## Job
Render the listing as a Markdown table with the columns Row and Line, beginning at the line that contains "How far is (x=251, y=329)" and ending at the close of the listing. Leave out blank lines and number each remaining line in order.

## Material to process
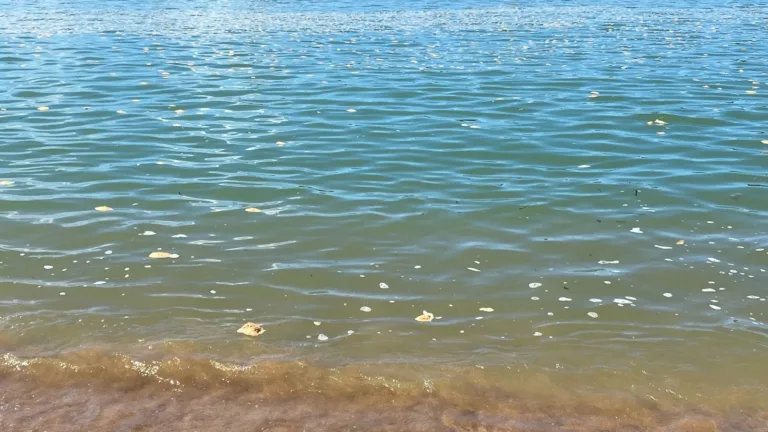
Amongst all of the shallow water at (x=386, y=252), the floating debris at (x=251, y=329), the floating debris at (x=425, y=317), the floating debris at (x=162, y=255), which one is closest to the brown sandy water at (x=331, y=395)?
the shallow water at (x=386, y=252)

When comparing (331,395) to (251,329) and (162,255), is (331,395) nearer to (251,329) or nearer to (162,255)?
(251,329)

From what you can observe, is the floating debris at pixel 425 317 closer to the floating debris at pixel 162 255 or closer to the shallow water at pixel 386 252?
the shallow water at pixel 386 252

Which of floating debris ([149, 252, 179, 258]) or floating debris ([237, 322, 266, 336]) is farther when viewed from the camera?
floating debris ([149, 252, 179, 258])

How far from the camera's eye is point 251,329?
8.55 m

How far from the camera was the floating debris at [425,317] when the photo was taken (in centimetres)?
884

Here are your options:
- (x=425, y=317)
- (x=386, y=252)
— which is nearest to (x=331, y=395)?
(x=425, y=317)

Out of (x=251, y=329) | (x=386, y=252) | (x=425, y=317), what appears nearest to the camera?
(x=251, y=329)

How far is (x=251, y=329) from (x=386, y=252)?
264 centimetres

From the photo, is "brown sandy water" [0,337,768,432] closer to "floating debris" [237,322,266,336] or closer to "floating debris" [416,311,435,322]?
"floating debris" [237,322,266,336]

## Solution to the exercise
| Row | Line |
|---|---|
| 1 | How far is (x=251, y=329) from (x=386, y=252)? |
| 2 | 264 centimetres |
| 3 | From the photo, is "brown sandy water" [0,337,768,432] closer to "floating debris" [237,322,266,336] or closer to "floating debris" [416,311,435,322]? |
| 4 | "floating debris" [237,322,266,336] |